• **DATA TO USE**:
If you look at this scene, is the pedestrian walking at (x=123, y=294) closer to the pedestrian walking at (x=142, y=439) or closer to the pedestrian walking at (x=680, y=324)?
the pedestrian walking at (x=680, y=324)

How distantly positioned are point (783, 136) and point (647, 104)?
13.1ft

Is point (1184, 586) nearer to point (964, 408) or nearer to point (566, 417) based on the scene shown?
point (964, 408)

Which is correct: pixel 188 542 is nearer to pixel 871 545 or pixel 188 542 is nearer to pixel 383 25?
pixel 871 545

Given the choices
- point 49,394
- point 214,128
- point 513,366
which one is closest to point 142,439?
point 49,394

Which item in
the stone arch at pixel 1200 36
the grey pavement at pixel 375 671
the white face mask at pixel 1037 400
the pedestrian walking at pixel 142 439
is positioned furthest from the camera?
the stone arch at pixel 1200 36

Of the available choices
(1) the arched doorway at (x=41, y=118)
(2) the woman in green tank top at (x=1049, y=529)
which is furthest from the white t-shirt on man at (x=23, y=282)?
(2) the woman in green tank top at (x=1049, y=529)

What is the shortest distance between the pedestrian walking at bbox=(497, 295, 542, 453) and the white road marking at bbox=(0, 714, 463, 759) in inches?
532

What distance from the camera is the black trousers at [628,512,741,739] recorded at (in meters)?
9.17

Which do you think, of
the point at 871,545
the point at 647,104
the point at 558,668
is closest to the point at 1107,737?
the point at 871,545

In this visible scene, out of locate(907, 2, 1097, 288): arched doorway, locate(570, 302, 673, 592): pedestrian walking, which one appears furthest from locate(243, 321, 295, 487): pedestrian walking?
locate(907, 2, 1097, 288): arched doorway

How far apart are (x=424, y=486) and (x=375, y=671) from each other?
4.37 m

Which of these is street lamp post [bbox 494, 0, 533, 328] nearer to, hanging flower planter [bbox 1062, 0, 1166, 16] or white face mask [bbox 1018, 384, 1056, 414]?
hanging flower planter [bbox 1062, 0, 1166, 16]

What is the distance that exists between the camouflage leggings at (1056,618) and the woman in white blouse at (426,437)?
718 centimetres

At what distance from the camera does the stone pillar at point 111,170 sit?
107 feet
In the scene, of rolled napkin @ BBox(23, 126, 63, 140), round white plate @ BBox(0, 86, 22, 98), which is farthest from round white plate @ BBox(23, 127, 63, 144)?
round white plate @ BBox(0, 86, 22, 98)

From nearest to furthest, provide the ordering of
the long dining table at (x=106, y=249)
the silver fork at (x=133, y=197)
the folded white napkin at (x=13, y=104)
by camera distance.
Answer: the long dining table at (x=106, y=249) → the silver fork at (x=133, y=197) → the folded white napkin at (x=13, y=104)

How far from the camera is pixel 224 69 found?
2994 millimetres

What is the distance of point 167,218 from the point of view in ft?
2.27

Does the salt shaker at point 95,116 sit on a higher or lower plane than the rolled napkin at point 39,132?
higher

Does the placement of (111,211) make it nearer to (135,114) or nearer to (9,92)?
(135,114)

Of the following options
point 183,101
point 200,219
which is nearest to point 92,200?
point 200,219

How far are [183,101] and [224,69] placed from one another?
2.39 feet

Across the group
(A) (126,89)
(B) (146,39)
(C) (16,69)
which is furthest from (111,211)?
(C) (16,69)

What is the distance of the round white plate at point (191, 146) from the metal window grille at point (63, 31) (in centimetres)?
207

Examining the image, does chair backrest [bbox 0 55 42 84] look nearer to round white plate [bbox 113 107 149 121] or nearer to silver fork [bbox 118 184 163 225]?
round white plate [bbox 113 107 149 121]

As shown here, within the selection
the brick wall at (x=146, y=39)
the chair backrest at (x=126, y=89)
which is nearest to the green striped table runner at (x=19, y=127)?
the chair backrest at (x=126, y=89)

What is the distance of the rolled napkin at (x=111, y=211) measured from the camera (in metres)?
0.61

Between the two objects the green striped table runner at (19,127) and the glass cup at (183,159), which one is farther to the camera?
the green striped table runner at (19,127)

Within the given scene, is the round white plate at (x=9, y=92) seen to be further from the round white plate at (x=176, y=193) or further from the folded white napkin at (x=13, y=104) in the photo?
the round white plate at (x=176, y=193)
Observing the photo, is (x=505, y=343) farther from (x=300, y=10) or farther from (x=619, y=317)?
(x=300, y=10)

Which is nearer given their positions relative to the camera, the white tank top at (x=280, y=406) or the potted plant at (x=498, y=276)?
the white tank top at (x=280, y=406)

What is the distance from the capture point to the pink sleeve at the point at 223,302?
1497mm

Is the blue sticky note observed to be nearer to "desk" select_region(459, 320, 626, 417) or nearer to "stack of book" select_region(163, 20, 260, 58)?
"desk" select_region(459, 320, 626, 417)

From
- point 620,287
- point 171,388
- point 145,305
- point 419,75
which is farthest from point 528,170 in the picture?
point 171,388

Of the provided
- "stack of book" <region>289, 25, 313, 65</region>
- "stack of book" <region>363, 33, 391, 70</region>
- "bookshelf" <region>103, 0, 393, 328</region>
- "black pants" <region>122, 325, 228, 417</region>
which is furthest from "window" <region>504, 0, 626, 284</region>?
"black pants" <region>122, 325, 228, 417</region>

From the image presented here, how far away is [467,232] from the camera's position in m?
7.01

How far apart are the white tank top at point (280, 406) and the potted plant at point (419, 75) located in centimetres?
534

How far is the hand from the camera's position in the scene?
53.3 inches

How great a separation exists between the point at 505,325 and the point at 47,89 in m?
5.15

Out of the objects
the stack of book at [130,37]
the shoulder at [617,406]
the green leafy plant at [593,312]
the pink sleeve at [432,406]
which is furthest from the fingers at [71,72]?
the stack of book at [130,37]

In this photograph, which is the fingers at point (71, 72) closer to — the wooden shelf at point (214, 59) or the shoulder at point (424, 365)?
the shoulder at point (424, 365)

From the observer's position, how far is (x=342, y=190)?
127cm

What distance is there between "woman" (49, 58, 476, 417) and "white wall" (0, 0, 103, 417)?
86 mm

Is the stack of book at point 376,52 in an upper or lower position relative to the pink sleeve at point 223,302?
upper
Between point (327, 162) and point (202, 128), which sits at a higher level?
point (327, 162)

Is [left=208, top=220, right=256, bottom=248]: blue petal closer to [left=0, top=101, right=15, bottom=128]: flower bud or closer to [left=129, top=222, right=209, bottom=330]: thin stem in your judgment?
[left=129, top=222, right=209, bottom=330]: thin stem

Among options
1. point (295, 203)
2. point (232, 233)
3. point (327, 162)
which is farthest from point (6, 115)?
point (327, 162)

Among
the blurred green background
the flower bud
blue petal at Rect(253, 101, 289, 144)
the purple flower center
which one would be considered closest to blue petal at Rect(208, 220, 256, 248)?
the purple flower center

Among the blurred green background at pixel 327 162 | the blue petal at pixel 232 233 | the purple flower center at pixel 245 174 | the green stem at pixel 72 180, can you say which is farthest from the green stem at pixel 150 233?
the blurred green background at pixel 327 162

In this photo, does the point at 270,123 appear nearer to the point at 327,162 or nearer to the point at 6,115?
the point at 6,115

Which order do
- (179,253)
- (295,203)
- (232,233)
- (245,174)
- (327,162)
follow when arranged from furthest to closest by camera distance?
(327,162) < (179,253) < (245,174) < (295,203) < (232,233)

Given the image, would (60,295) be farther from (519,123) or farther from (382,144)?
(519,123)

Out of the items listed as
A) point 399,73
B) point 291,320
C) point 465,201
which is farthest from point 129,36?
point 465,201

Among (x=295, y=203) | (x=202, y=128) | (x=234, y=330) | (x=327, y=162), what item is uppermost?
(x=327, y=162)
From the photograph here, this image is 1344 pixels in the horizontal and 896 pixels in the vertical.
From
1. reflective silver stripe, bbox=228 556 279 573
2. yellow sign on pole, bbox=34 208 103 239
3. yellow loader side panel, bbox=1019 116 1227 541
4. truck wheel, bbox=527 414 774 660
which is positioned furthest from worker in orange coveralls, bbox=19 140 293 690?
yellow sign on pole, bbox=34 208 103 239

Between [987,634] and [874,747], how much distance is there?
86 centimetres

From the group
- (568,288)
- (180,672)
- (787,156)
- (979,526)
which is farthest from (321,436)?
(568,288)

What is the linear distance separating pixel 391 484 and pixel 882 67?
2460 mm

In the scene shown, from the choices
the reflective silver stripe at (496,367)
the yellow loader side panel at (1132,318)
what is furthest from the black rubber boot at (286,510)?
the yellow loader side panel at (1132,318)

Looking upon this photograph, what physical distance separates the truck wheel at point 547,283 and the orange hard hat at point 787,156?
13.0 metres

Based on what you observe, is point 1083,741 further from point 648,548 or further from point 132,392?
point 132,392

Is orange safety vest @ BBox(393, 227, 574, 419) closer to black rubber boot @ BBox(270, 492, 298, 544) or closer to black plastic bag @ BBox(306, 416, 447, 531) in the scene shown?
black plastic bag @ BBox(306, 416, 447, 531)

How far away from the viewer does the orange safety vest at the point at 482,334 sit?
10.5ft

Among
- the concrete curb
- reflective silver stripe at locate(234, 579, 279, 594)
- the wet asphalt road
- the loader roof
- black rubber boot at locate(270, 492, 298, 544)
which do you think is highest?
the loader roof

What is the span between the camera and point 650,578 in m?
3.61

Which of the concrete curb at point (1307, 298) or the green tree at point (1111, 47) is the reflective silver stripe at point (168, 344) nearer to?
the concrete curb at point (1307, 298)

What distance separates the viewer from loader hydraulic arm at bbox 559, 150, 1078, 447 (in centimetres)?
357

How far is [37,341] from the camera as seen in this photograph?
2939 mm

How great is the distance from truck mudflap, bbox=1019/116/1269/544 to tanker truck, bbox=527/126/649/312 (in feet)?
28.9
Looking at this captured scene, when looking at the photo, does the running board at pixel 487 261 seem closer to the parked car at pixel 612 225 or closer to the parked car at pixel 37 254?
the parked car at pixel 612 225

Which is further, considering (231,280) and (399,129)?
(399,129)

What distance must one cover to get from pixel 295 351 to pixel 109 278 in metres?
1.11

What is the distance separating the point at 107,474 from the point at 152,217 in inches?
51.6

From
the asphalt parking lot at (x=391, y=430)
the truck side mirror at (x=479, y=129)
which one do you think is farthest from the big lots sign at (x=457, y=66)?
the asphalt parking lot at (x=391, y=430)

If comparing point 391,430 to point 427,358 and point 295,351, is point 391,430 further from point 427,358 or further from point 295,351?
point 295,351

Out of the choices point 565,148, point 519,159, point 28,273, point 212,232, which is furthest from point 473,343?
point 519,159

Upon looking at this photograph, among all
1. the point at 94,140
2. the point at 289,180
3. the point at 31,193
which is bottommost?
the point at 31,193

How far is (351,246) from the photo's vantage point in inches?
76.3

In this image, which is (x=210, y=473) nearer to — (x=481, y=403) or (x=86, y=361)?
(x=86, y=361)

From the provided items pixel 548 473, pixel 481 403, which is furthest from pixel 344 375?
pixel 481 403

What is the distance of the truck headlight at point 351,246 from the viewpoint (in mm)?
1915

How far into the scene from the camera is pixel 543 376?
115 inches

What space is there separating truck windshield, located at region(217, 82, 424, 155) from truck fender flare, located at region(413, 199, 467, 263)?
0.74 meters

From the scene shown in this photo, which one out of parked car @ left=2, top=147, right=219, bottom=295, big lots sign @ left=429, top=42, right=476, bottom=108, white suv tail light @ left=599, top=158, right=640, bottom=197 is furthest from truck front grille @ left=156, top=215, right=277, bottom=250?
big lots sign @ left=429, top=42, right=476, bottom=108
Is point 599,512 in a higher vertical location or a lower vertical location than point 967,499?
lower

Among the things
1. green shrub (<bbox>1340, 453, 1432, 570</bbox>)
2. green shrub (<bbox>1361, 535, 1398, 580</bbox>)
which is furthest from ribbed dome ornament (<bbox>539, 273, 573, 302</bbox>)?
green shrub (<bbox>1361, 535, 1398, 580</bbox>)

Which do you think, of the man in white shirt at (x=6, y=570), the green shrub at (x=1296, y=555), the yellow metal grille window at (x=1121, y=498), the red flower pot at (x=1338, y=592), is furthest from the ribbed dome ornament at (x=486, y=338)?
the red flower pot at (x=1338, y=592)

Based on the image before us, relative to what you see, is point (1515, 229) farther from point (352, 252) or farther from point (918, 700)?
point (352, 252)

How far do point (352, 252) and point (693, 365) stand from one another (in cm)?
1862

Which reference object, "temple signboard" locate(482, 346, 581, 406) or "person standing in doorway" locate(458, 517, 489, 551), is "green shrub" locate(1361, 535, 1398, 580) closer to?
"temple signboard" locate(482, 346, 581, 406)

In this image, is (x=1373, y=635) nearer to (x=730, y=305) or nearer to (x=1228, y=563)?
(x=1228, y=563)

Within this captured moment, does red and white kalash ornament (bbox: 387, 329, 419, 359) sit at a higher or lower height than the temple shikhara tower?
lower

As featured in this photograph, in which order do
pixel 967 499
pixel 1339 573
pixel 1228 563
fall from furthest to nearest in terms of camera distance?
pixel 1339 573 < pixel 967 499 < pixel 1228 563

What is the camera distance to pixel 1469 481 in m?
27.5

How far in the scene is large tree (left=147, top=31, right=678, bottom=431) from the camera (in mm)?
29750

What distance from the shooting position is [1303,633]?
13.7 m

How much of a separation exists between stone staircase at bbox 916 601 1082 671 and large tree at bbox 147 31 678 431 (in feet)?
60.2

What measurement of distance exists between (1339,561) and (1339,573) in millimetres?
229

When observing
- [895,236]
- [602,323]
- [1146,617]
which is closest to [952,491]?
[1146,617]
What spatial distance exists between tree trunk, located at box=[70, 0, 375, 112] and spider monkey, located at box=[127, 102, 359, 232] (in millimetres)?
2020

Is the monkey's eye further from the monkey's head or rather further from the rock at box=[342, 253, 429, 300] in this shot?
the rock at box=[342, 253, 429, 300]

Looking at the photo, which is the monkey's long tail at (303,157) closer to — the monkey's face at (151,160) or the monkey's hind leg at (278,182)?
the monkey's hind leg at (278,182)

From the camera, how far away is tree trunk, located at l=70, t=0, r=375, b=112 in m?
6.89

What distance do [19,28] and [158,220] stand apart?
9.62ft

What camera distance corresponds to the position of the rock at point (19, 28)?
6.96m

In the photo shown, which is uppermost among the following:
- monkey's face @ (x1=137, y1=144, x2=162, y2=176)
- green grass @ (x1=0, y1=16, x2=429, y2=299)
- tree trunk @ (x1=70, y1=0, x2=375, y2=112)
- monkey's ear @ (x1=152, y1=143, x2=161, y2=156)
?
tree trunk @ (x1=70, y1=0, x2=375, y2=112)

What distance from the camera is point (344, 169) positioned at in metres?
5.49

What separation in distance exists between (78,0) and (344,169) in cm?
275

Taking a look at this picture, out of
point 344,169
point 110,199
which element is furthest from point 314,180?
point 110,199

• **WHAT TO PRODUCE**:
Starting at the line that contains "What camera distance" and continuing through the end of the listing, rewrite those lines with every "monkey's" switched to "primate's" and everything else left as it is.

• **TASK OUTPUT**:
What camera distance corresponds to the position of the rock at point (19, 28)?
6.96m

In the photo shown, which is uppermost among the following:
- primate's face @ (x1=137, y1=144, x2=162, y2=176)
- green grass @ (x1=0, y1=16, x2=429, y2=299)
- tree trunk @ (x1=70, y1=0, x2=375, y2=112)
- primate's ear @ (x1=152, y1=143, x2=161, y2=156)
?
tree trunk @ (x1=70, y1=0, x2=375, y2=112)

What distance from the camera is point (344, 169) positioned at in metres?
5.49

What separation in distance exists between (78,0) and (344,169) in cm?
275

Taking a look at this picture, out of
point 344,169
point 110,199
which element is furthest from point 314,180?
point 110,199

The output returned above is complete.